Donut County looks good enough to eat

Donut County looks good enough to eat

Every Friday, A.V. Club staffers kick off our weekly open thread for the discussion of gaming plans and recent gaming glories, but of course, the real action is down in the comments, where we invite you to answer our eternal question: What Are You Playing This Weekend?


Designer Ben Esposito has been working on Donut County for a long time—it was playable back in 2012, and has popped up at various expositions and festivals intermittently in the years since, even as Esposito worked on larger titles like What Remains Of Edith Finch and the subversive viral hit Sonic Dreams Collection. Donut County is a strange passion project, though, inspired by a novelty Twitter account, in which you mostly play as a hole, sliding around on the ground and swallowing portions of a candy-colored cartoon city. There’s always been something weirdly satisfying about this, dating back to its earliest iterations: gobbling up patches of grass, then cinder blocks, then lawn chairs, growing larger and larger until you’re sucking in cars and trailers and whole buildings.

Now that it’s finally released, Esposito has fleshed this out with a story, and there’s a lot of it—prolonged dialogs between cartoon animals all written in a twee, extremely online vernacular, in which characters utter “lol” and “LOL” aloud to each other and mostly act like shy kids playing footsy on Twitter. You can blast straight through it—I did—but it’s a shame, as it distracts from skillful technical writing elsewhere, like the faux-experience bar ticking up after each level, the upgrade menu glimpsed exactly one time, or the cheery victory-screen missive “Have a Garbage Day!” It might have taken a cue, in this regard, from the work it most clearly resembles: UsTwo’s all-time great mobile game Monument Valley and its sequel, which eschewed dialog almost entirely and instead confidently foregrounded its tightly designed physical spaces.

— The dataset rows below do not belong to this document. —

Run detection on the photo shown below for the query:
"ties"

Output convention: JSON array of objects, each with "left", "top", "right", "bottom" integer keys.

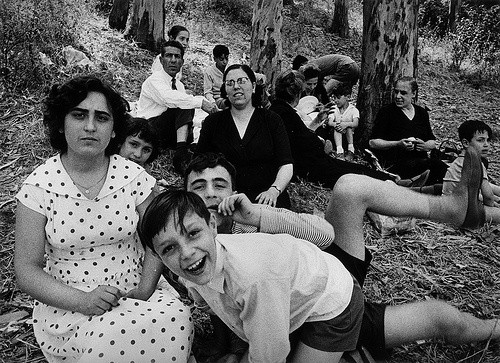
[{"left": 171, "top": 78, "right": 177, "bottom": 90}]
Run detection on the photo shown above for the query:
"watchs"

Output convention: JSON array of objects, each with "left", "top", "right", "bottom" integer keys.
[{"left": 271, "top": 185, "right": 281, "bottom": 195}]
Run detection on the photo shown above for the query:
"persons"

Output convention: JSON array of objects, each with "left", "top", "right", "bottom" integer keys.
[
  {"left": 13, "top": 74, "right": 194, "bottom": 363},
  {"left": 119, "top": 26, "right": 500, "bottom": 363}
]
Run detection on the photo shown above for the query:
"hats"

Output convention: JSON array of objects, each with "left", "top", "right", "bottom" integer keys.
[{"left": 295, "top": 96, "right": 319, "bottom": 114}]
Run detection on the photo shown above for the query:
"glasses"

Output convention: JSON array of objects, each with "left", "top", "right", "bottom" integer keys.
[{"left": 226, "top": 77, "right": 249, "bottom": 87}]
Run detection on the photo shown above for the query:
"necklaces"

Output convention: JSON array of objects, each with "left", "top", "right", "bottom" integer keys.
[{"left": 73, "top": 171, "right": 107, "bottom": 194}]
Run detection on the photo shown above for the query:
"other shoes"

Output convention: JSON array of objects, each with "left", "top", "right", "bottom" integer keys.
[
  {"left": 463, "top": 148, "right": 486, "bottom": 229},
  {"left": 344, "top": 150, "right": 354, "bottom": 161},
  {"left": 336, "top": 153, "right": 346, "bottom": 161}
]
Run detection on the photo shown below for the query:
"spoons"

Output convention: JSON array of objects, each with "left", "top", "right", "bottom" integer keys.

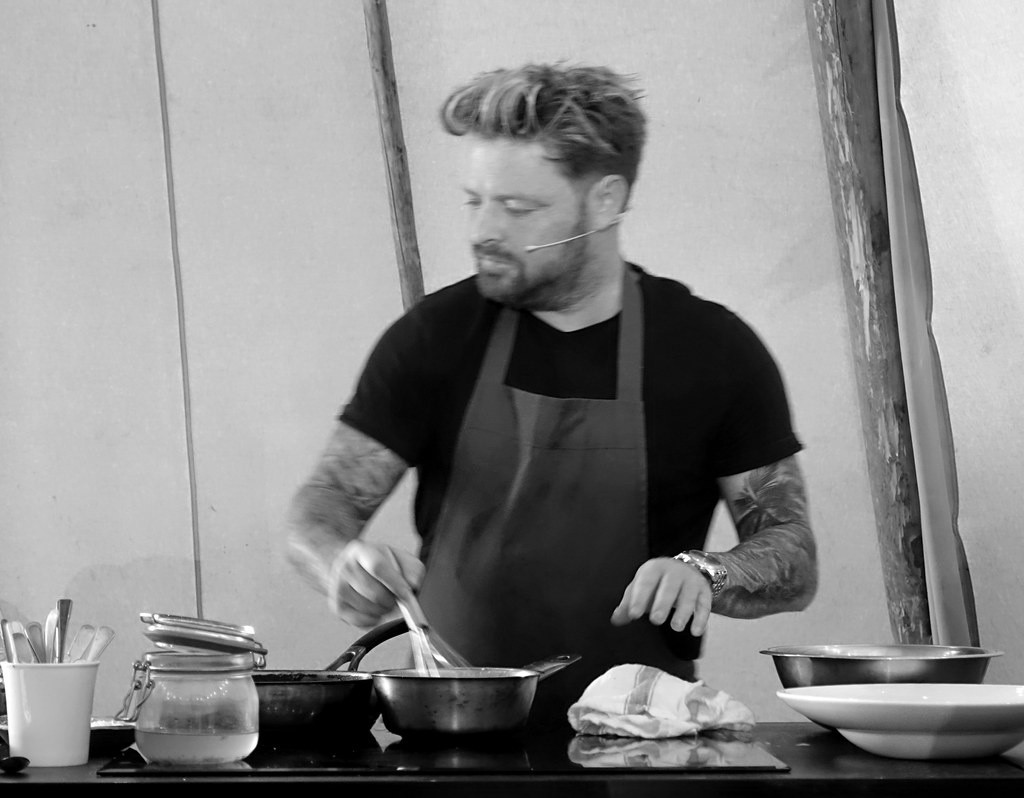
[{"left": 1, "top": 757, "right": 31, "bottom": 773}]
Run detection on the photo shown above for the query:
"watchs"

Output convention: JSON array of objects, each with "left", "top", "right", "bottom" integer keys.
[{"left": 673, "top": 549, "right": 727, "bottom": 599}]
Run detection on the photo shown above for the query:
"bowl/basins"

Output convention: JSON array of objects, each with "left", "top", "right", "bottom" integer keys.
[
  {"left": 759, "top": 642, "right": 1004, "bottom": 689},
  {"left": 776, "top": 682, "right": 1024, "bottom": 760}
]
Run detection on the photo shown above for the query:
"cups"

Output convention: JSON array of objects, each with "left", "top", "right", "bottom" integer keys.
[{"left": 2, "top": 660, "right": 101, "bottom": 768}]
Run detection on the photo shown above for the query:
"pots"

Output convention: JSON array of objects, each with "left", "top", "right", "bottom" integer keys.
[
  {"left": 250, "top": 617, "right": 411, "bottom": 769},
  {"left": 373, "top": 653, "right": 583, "bottom": 739}
]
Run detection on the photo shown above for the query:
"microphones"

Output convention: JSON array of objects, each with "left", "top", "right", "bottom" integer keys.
[{"left": 525, "top": 219, "right": 617, "bottom": 252}]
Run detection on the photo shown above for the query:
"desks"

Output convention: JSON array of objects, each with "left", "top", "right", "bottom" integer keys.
[{"left": 0, "top": 721, "right": 1024, "bottom": 798}]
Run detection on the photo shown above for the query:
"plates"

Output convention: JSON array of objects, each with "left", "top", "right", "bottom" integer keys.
[{"left": 0, "top": 716, "right": 137, "bottom": 758}]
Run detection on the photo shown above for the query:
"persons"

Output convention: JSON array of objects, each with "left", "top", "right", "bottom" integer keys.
[{"left": 283, "top": 66, "right": 818, "bottom": 683}]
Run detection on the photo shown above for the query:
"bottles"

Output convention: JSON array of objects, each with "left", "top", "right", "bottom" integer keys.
[{"left": 112, "top": 613, "right": 267, "bottom": 767}]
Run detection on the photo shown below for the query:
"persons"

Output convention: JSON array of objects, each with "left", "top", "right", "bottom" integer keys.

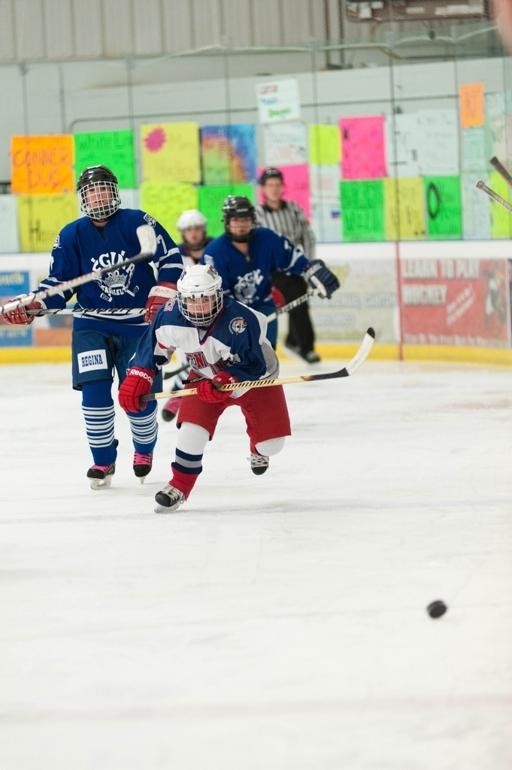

While Donut County is available for consoles, it feels at home on a phone, where you slide your finger around to directly guide the hole in the ground. And while it does have low-key puzzles that gently arc up in difficulty as they go, its pleasures are more aesthetic, with lush beats soundtracking your destruction and an appetizing assortment of pastel landscapes. Really, the all-important hole is a means to interact with Esposito’s beautifully rendered dioramas, which zoom from patch to patch in a given campsite or mid-city restaurant, telling tactile, three-dimensional stories as they go. A snake gets stuck in the hole, so you use it to prod a signpost; the hole swallows a campfire, then corn kernels, then erupts in low-poly popcorn. Esposito stacks up rickety makeshift bookshelves of milk crates and wooden planks, covered in ephemera, and you slide a hole under one to watch everything topple neatly inward. As in Monument Valley, it’s a thrill to merely play with these imaginary spaces, which are so rich with incident and character that they need little external justification. Donut County’s essential playing for fans of that game or the toy-like works of Keita Takahashi. Others should approach it like a real donut—great for a treat, but probably no substitute for a full meal.